◆ Bahan Bacaan:
____________

RI Kini Punya "Tiket Emas" Kalahkan Tekstil Vietnam hingga Bangladesh

6 hours ago 3

Jakarta, CNBC Indonesia- Setelah berbulan-bulan ketegangan dagang, Amerika Serikat akhirnya melunak. 

AS akhirnya menerapkan tarif sebesar 19% untuk Indonesia, terendah di ASEAN setelah negosiasi panjang antara Jakarta dan Washington. Tarif ini jauh lebih rendah dibandingkan dengan yang AS tetapkan sebelumnya yakni 32%..

Di atas kertas, ini seperti "golden ticket" bagi produk tekstil, apparel, dan alas kaki RI untuk merebut ceruk pasar yang sebelumnya dikuasai Vietnam, Bangladesh, hingga Kamboja.

Pasar AS untuk ketiga produk unggulan itu HS61 (tekstil rajut), HS62 (pakaian non-rajut), dan HS64 (alas kaki) sangatlah besar, mencapai US$112,1 miliar.

Namun pangsa Indonesia masih kurang dari 7%, jauh di bawah Vietnam atau China. Artinya, ada ruang pertumbuhan yang signifikan bila tarif lebih rendah ini dimanfaatkan dengan strategi yang tepat.

Mengapa Tarif 19% Jadi Keunggulan Strategis?

Sebelum negosiasi, Indonesia dibebani tarif 32%, setara dengan China. Kini, tarif turun 13 poin, membuat RI lebih kompetitif dibanding negara peers. Vietnam masih dikenakan tarif 20% (bahkan 40% jika terdeteksi transhipment). Malaysia dan Brunei 25%. Thailand dan Kamboja jauh lebih tinggi, 36% Bangladesh 35%, sementara Brazil bahkan 50% untuk alas kaki.

Jika melihat peta pasar tekstil & alas kaki AS. Vietnam menjadi raja ekspor ASEAN ke AS dengan nilai US$24,4 miliar untuk HS61, HS62, dan HS64.
Lalu China meski tarifnya masih lebih tinggi masih dominan di US$19,5 miliar.
Sementara Indonesia? Baru US$7 miliar, setara Bangladesh, jauh di bawah Vietnam.

Namun inilah peluang. Karena tarif RI lebih rendah dari Vietnam dan Bangladesh, maka selisih harga impor di AS bisa mendorong retailer beralih ke produk RI.

Dengan perbedaan tarif ini, produk RI bisa masuk pasar AS dengan harga lebih bersaing. Ini peluang nyata untuk mengambil sebagian pangsa pasar negara yang tarifnya lebih berat.

____________

◆ Cuplikan Data:
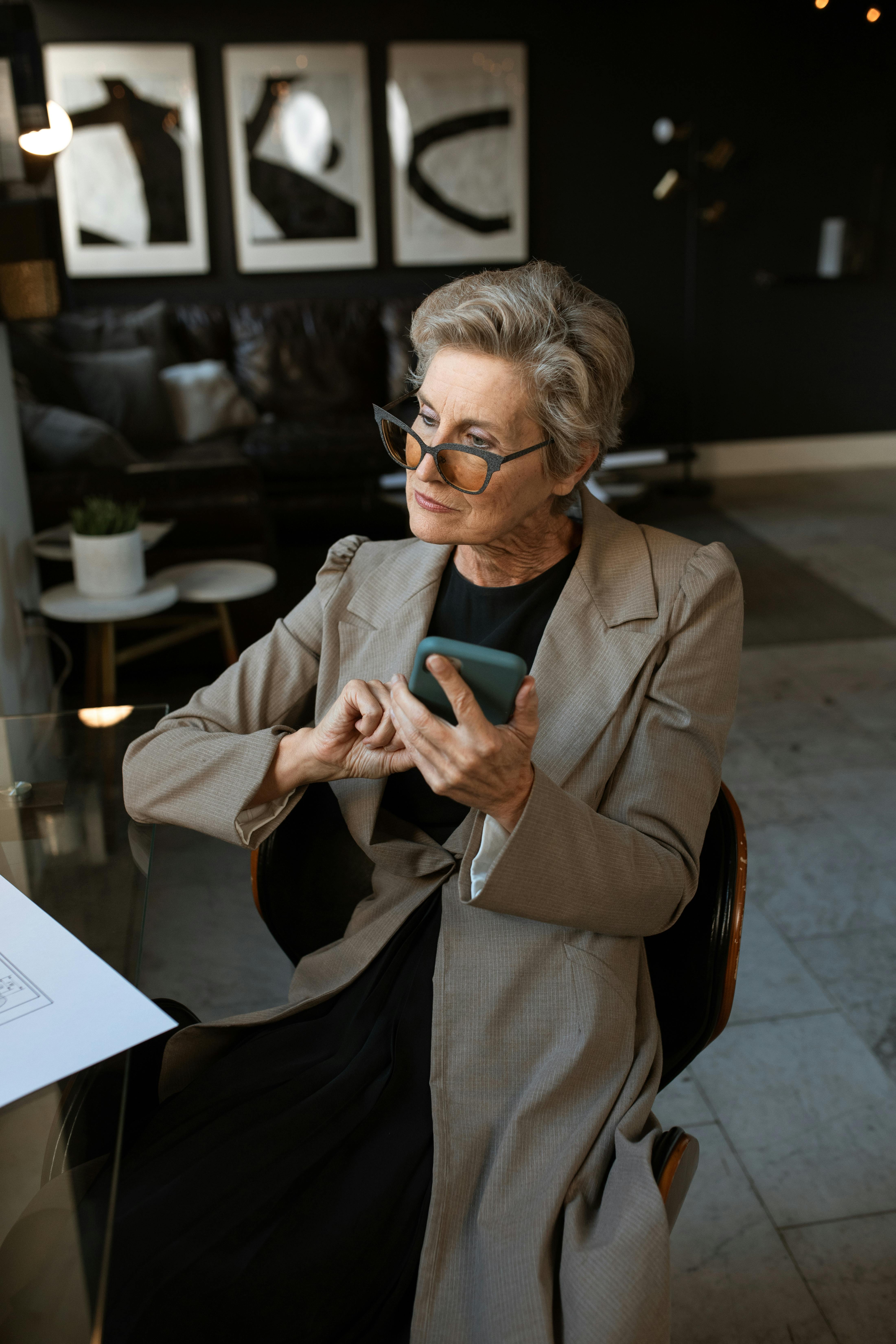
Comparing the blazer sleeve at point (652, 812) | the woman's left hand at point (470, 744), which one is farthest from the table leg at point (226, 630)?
the woman's left hand at point (470, 744)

____________

◆ Yang Harus Dikerjakan:
1. Dalam artikel tentang tarif AS untuk Indonesia, berapa nilai ekspor Vietnam ke AS untuk HS61, HS62, dan HS64?
2. Tulis lanjutan artikel tentang tarif AS untuk Indonesia, mulai sesudah kalimat terakhirnya.
Baris-baris data itu berasal dari sumber yang berbeda dengan artikel.

◆ Jawaban Soal:
1. US$24,4 miliar.

2.
Dampak Langsung ke Industri Tekstil RI

Industri tekstil, apparel, dan alas kaki adalah sektor padat karya, menyerap jutaan pekerja. Menurut Kemenko Perekonomian, penurunan tarif dari 32% ke 19% berpotensi menyelamatkan hingga 1 juta lapangan kerja di sektor ini, sekaligus menciptakan peluang ekspansi baru.

Penetrasi pasar ini bermanfaat besar bagi ekonomi Indonesia karena memiliki multiplier effect besar dari penciptaan lapangan kerja sektor padat karya.

Sebelumnya, dalam laporannya, Maybank memperingatkan, jika pasar AS tetap ketat atau tarif kembali naik, 2,05 juta pekerja manufaktur Indonesia terutama di tekstil, furnitur, alas kaki, dan karet berpotensi terdampak.

Namun bila RI mampu merebut hanya 10% pangsa pasar peers, nilai tambah ekspor bisa naik US$6,4 miliar dan menciptakan 1 juta lapangan kerja tambahan.

Peluang Besar, Tapi Butuh Strategi Serius

Tarif 19% memang memberi keunggulan kompetitif untuk RI. Namun peluang ini hanya akan nyata jika diikuti dengan transformasi industri tekstil ke arah efisiensi dan value-added tinggi.

Lalu perlu disiapkan perluasan rantai pasok supaya mampu bersaing dengan Vietnam yang sudah lebih mapan.
Dan penguatan promosi dagang agar retailer AS mau alihkan order dari negara peers ke RI.

Singkatnya, keringanan tarif bukan tujuan akhir, melainkan modal awal. Jika dimanfaatkan serius, RI bisa naik kelas dari pemain kecil jadi salah satu eksportir utama tekstil dan alas kaki ke AS. Jika tidak, peluang ini hanya akan jadi nafas pendek di tengah kompetisi global.

CNBC Indonesia Research

(emb/emb)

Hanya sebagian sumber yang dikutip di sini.